NULIDADE DE PROCESSO
CERCEAMENTO DE DEFESA
FALTA DA CERTIDÃO DE NASCIMENTO — COMO SE PROCEDE NO CASO DE VÍTIMA DE VIOLÊNCIA FICTA
- Recurso
- —
- Tribunal
Resumo do acórdão
- Cuida-se de saber se a certidão de nascimento é indispensável para provar a idade de pessoa que segundo depoimentos não postos em dúvida por autoridades médicas, policiais e judiciárias, não conta mais de seis anos, e se apresenta, assim como vítima de violência ficta. - Insurge-se o "parquet" local contra a tese do Tribunal de Justiça que louvando-se no art. 155 do Código de Processo Penal, afirmou que a idade, tendo a ver com o estado civil do indivíduo, só pode ser demonstrada pelo registro de nascimento. - Não ponho em dúvida que a idade é elemento integrante do estado civil. Ela faz parte daquele «conjunto das qualidades que uma pessoa adquire, muita vez por fato independente da sua vontade, podendo influir sobre o gozo e exercício, ativo ou passivo, dos seus direitos...» (EDUARDO ESPÍNOLA, Tratado de Direito Civil Brasileiro- vol. 10, 1941, 1941, nº 76). - Ocorre, entretanto, que a lei civil não limita a prova da idade à certidão de nascimento em que pese sua especial valia. A propósito, esta Corte já decidiu até mesmo que, em face da divergência entre o registro civil e a certidão de batismo, «deve prevalecer o ato próximo do nascimento e, por isso, presumivelmente verdadeiro» (HC nº 52.005- RTJ 73/742). - É certo que na ausência do registro civil, a prova em questão comporta cuidados, sobretudo quando a vítima alega ter idade próxima de uma faixa limítrofe que determine conseqüências na ordem penal.
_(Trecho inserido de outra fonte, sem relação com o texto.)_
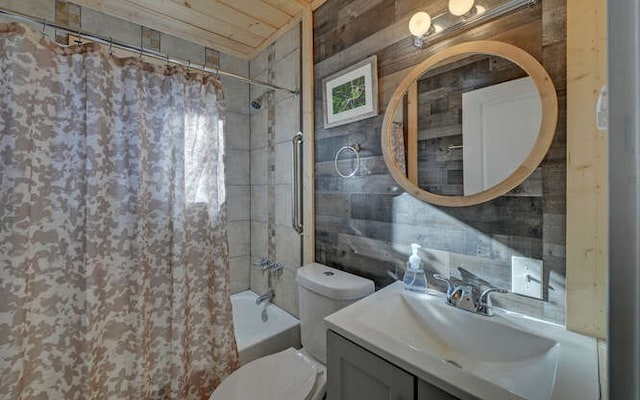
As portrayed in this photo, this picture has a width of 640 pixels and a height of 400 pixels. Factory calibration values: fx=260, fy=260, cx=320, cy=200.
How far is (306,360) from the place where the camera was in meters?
1.28

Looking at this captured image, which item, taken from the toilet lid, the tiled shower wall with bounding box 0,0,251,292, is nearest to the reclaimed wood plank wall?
the toilet lid

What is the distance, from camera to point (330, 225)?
1.58m

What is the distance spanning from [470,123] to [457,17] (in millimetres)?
428

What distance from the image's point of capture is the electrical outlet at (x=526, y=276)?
34.2 inches

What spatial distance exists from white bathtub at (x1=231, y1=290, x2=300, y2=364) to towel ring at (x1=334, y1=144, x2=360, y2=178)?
1092 millimetres

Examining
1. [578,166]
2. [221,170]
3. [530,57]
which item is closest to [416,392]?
[578,166]

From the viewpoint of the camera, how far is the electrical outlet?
2.85ft

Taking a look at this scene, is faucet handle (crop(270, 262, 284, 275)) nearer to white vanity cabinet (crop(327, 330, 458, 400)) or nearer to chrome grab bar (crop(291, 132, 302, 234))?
chrome grab bar (crop(291, 132, 302, 234))

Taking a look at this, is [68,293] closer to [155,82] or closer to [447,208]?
[155,82]

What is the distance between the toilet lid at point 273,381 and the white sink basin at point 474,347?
1.50ft

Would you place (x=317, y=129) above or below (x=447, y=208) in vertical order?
above

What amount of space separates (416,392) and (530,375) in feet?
1.13

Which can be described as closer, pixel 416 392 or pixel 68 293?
pixel 416 392

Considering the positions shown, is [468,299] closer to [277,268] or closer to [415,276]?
[415,276]
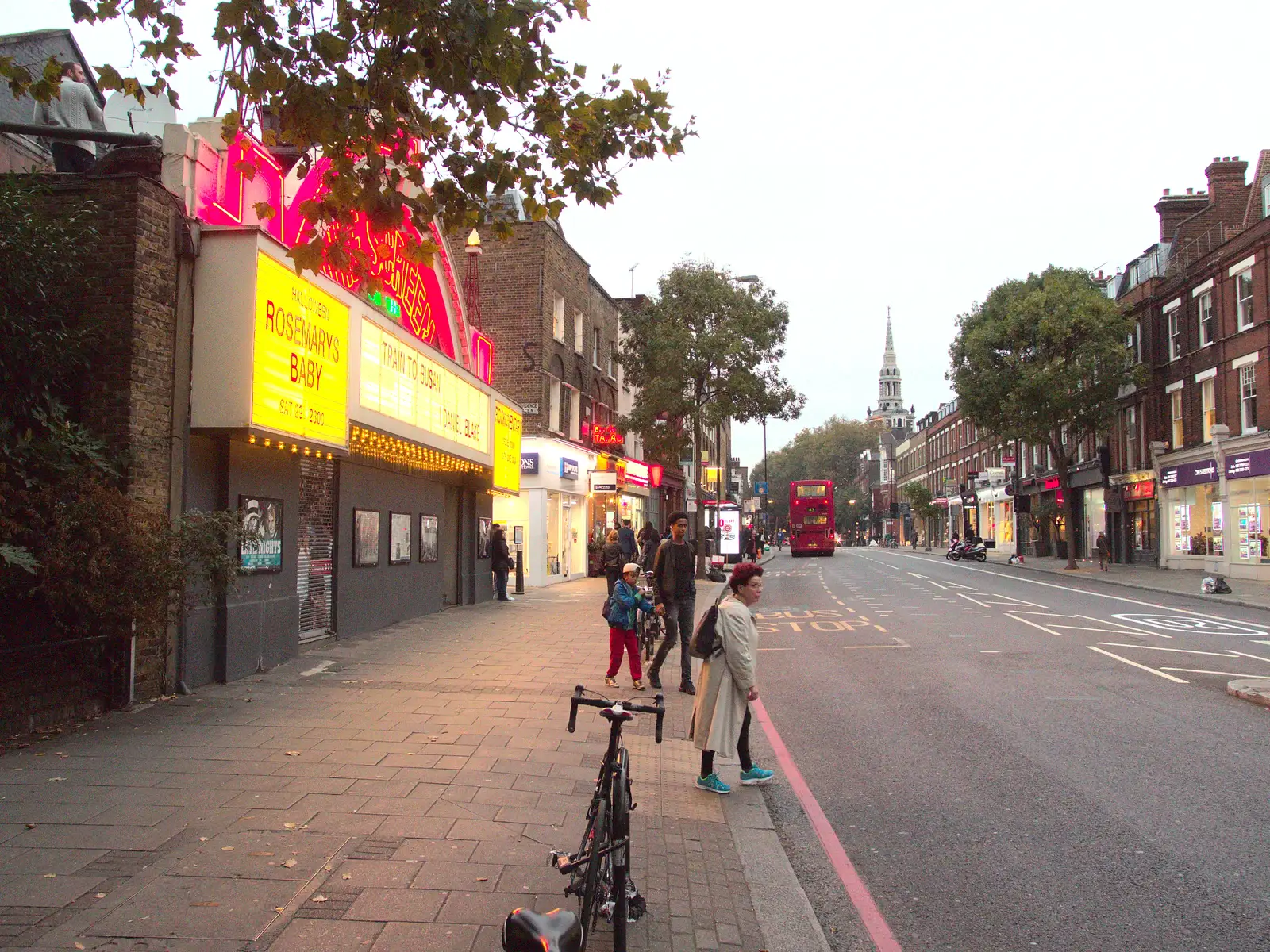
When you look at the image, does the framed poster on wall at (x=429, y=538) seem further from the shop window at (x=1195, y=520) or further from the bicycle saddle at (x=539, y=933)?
the shop window at (x=1195, y=520)

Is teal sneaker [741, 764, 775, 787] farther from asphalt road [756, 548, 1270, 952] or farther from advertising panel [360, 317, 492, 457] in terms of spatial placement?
advertising panel [360, 317, 492, 457]

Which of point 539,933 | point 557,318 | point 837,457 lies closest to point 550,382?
point 557,318

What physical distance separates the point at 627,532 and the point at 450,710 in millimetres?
11506

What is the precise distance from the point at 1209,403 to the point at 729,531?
64.9 ft

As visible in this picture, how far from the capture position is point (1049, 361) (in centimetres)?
3644

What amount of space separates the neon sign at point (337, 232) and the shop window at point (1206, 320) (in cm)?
2708

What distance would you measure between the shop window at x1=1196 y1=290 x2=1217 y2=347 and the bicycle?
115 feet

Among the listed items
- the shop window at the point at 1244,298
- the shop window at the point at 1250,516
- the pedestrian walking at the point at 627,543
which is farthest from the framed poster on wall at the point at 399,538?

Nessas hipóteses, mesmo o exame médico é precário, porque aproximativo, não atendendo ao requisito de certeza que reclama a condenação. - Quando, porém, se afirma que a vítima do crime cometido com vio lência ficta tem 6 anos- algo distante dos 14 anos a que alude o art. 224, a, do Código Penal- é de se dar por certo que outras evidências, na falta de certidão de nascimento, podem levar o magistrado a um seguro convencimento sobre esse tópico. - Conheço do recurso em face do dissídio, bem demonstrado na petição do Ministério Público paulista, e provejo-o para que o Tribunal de Justiça, afastada a preliminar de inexistência do pressuposto do crime- qual seja, a menoridade da vítima- prossiga no julgamento da apelação do réu. Julgado em 22-05-1984 Revista Trimestral de Jurisprudência. Outubro, 1984 - Vol. 110 - Pág. 369 EMFOR 442
Ementa
À falta de certidão de nascimento da vítima de crime cometido com violência ficta outras evidências podem levar o magistrado ao convencimento sobre esse tópico, com tanto maior segurança quanto mais distante se encontre aquela da faixa limítrofe de quatorze anos.